By Joe Orlando, CDCR Public Information Officer
Office of Public and Employee Communications
The human brain is not fully developed until around age 25, which may help explain why teenagers and people in their early 20s don’t always act or react in the same way as adults.
Psychologist Heather Bowlds, Division of Juvenile Justice (DJJ) Associate Director of Mental Health, visited California State Prison-Solano (SOL) to explain the adolescent brain to inmate mentors and staff.
“Have you ever seen a young offender throw a tantrum, or do something that leaves you scratching your head?” she asked. Plenty of hands went up.
“Most adolescents struggle to find ways to express themselves,” explained Bowlds.
Many of the inmate mentors work directly with the young offenders who come to SOL, through programs like the Youthful Offender Program which allows eligible inmates ages 18 to 22 to enter prison at lower custody levels. If their crime brought them in at a Level IV (maximum-security), they may be able to be classified as Level III, or if they came in as Level IIIs they can enter as Level IIs.
Bowlds told the mentors it’s their job to hold the young offenders accountable, but also to let them know that they’ll still be there for them.
“That’s a fine line we’re walking,” one inmate observed.
“If they don’t feel safe, they’re not going to hear what you say,” Bowlds responded.
Growing up is tough enough as it is, she told the crowd, but the young offenders they’re dealing struggle even more due to the impact of neuro-developmental delays, trauma histories, mental health issues and substance abuse histories. All this, Bowlds said, affects the adolescent brain.
“Over 90 percent report at least one traumatic experience, the average reported being six,” she explained. “The Post-Traumatic Stress Disorder rates with these youth are similar to those of service members returning from deployment in Iraq.”
Bowlds explained it’s very hard for these young people to trust anyone, because of their negative life experiences.
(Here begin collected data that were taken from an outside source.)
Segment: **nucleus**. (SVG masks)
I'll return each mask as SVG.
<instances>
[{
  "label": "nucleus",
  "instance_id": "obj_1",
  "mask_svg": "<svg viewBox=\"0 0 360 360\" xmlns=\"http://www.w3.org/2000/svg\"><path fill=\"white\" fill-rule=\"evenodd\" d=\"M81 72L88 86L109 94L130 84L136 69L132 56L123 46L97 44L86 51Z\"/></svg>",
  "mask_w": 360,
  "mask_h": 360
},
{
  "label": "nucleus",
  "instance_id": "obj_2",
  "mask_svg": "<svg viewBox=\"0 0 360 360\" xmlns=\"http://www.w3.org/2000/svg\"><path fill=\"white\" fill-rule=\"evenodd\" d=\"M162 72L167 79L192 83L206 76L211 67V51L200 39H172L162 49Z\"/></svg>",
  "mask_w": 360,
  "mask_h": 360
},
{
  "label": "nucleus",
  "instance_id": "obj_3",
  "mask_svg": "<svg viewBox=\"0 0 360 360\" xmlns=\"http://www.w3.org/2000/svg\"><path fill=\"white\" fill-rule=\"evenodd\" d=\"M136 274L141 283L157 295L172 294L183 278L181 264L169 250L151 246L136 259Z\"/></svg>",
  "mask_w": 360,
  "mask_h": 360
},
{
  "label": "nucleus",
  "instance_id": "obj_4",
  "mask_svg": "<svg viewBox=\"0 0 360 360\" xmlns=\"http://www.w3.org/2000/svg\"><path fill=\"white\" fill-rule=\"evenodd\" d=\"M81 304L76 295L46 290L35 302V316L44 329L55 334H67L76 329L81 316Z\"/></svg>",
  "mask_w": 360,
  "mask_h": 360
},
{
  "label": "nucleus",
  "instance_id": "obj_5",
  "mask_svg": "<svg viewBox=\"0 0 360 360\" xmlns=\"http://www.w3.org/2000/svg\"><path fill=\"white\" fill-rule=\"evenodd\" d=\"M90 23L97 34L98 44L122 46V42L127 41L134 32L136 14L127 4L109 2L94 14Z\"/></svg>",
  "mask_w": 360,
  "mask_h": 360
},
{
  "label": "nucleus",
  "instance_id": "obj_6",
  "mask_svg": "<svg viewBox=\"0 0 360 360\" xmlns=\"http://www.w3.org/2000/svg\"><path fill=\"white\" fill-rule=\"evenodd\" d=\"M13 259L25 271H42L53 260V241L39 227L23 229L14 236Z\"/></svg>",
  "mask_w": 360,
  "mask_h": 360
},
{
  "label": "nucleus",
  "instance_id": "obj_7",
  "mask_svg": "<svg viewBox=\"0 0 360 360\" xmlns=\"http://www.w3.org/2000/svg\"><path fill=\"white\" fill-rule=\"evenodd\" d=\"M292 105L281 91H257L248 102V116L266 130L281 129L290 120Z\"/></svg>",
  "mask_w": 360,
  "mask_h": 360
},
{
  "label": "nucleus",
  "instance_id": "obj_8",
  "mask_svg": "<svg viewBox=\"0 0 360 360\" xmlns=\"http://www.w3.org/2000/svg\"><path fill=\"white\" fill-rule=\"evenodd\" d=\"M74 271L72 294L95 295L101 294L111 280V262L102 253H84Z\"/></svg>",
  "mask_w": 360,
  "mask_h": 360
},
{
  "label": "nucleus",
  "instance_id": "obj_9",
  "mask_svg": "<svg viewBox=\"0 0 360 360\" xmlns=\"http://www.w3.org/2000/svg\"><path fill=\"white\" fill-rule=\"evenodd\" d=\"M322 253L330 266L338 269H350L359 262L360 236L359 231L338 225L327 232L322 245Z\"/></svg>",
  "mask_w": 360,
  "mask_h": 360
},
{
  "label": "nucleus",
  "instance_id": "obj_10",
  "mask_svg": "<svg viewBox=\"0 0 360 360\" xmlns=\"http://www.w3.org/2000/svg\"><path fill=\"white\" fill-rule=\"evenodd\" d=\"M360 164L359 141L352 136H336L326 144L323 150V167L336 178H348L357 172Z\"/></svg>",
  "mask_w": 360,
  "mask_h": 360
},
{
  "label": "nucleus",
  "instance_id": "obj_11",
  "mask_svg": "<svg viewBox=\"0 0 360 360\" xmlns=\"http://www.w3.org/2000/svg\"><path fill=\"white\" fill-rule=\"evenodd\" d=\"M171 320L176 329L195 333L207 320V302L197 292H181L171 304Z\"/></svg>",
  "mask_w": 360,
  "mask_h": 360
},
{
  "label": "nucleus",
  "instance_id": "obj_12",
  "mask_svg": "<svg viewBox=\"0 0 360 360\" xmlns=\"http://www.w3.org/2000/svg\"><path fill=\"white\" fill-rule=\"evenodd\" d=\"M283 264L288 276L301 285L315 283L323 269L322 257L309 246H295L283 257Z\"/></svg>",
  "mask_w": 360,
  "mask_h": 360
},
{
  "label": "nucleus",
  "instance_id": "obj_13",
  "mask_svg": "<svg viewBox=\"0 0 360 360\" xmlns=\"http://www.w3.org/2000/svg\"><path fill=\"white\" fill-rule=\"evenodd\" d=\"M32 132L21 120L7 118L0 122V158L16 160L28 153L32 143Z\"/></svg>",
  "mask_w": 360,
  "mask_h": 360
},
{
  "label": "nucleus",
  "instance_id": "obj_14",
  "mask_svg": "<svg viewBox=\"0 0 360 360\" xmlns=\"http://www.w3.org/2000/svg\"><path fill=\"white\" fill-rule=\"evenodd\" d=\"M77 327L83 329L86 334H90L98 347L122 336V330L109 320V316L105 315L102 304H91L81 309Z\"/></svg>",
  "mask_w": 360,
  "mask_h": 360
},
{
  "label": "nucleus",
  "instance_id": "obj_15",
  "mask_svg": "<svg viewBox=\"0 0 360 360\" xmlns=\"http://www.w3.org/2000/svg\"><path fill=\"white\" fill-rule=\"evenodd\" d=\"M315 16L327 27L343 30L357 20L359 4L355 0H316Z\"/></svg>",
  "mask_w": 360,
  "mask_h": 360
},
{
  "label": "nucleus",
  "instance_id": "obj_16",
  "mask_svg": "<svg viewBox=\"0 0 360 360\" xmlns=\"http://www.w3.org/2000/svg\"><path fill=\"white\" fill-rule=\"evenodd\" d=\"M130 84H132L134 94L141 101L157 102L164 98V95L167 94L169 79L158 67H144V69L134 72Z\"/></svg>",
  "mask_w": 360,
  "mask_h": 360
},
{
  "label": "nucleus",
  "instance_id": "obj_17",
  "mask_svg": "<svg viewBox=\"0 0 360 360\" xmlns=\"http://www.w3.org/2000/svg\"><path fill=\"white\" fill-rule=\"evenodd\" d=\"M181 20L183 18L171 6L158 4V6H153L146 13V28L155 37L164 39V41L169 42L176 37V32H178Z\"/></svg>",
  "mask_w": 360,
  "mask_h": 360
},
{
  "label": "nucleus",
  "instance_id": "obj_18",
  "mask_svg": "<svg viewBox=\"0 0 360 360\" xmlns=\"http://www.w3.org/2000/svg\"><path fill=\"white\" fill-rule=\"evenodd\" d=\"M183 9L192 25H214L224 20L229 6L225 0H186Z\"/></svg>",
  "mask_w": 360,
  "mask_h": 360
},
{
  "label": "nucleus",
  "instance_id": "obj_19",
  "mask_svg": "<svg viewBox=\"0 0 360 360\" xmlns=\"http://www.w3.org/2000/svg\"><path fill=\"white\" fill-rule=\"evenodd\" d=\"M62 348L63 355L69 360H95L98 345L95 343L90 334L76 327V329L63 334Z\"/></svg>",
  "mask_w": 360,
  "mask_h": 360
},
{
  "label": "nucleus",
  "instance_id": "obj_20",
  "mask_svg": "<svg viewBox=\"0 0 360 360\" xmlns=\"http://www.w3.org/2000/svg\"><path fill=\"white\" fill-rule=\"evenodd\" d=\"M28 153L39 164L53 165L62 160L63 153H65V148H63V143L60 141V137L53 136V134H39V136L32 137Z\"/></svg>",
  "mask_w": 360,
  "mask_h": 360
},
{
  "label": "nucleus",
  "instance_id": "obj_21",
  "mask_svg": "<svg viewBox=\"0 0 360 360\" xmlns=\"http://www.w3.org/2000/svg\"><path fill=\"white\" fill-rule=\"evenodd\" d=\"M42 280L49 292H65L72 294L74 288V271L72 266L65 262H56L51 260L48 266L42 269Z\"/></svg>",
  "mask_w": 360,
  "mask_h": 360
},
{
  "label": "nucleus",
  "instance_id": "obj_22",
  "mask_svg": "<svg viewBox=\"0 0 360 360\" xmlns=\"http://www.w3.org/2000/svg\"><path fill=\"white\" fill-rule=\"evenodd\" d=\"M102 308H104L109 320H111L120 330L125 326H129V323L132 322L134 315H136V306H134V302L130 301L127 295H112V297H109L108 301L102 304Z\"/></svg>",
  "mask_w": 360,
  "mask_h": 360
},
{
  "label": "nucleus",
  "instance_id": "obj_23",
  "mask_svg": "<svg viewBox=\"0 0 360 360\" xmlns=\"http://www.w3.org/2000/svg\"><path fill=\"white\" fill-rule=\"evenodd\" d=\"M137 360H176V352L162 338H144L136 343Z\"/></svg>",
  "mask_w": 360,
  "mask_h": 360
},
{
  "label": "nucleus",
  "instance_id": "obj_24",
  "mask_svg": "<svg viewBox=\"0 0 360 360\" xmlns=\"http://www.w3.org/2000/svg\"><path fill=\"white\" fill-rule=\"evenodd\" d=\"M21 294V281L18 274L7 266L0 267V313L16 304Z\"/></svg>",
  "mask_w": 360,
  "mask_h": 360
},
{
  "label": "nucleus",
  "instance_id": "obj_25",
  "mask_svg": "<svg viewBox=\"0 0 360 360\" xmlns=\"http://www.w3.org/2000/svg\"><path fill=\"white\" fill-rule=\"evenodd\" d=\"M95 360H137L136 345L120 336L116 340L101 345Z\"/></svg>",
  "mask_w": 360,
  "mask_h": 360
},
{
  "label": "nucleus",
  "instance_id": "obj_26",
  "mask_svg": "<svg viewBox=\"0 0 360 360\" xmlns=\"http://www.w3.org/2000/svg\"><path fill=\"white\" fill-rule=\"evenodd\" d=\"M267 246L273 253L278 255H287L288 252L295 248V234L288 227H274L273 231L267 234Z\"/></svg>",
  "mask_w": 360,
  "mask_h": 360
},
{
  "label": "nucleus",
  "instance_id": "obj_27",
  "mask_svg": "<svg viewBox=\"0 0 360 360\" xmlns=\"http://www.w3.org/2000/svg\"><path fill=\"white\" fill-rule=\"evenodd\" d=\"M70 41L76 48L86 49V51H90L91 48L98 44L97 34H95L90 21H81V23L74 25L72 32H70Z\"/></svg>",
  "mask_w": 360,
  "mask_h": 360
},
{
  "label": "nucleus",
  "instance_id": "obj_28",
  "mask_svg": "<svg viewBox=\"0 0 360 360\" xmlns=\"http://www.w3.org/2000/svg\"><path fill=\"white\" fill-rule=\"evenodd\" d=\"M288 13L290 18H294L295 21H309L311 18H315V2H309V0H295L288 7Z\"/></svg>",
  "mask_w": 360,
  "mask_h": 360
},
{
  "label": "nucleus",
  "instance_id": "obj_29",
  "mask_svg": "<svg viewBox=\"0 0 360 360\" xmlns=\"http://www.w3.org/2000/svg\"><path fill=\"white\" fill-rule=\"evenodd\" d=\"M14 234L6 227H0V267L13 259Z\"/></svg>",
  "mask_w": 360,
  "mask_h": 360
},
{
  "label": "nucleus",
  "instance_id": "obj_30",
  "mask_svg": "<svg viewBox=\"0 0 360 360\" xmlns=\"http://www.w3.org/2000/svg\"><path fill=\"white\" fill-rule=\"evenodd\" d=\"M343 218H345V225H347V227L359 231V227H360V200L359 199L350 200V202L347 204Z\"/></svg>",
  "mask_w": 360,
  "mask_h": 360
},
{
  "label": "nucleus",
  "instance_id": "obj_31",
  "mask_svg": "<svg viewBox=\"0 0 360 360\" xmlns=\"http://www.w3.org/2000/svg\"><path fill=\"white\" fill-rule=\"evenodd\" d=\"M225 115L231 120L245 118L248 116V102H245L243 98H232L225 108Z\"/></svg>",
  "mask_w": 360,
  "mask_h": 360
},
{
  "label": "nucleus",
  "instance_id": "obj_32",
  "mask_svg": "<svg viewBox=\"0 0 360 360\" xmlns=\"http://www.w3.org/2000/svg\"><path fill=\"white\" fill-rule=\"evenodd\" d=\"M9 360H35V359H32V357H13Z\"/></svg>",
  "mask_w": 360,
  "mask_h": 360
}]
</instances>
Too many times growing up they trusted those that they shouldn’t have, like fellow gang members or criminals.
At DJJ, Bowlds has overseen changes in mental health care that saw a once-troubled system transform over the past several years into one now considered a national model.
In 2014, she was presented the Christine M. West Award by the Forensic Mental Health Association of California for her significant contributions to the field of forensic mental health. She was also recently honored at the CDCR Medal of Valor ceremony as the 2016 DJJ Professional of the Year.
She reminded the audience that they may be providing the parental guidance these young men lacked in their lives.
“At this young age, they may be seeing the world as black and white, not so much gray,” she explained. “You need to try and understand where they are coming from. What you can do is take a little time and listen to them and just be there.”
This was all new for those in the audience, many of whom were hearing about how and why young people act the way they do for the first time.
Many of the inmate mentors often nodded in agreement and recalled their own youth, when they were the ones no one seemed to understand.
“I never knew most of this stuff,” one inmate said. “I just assumed that these young guys were just being difficult because they wanted to prove themselves. To understand how and why they do the things they do is fascinating and very helpful.”
“The next time they (the young offenders) are acting up, I’m just going to think about what I learned here, and remember that they are just not where we are, brain-wise, and try to be a little more patient,” another inmate added.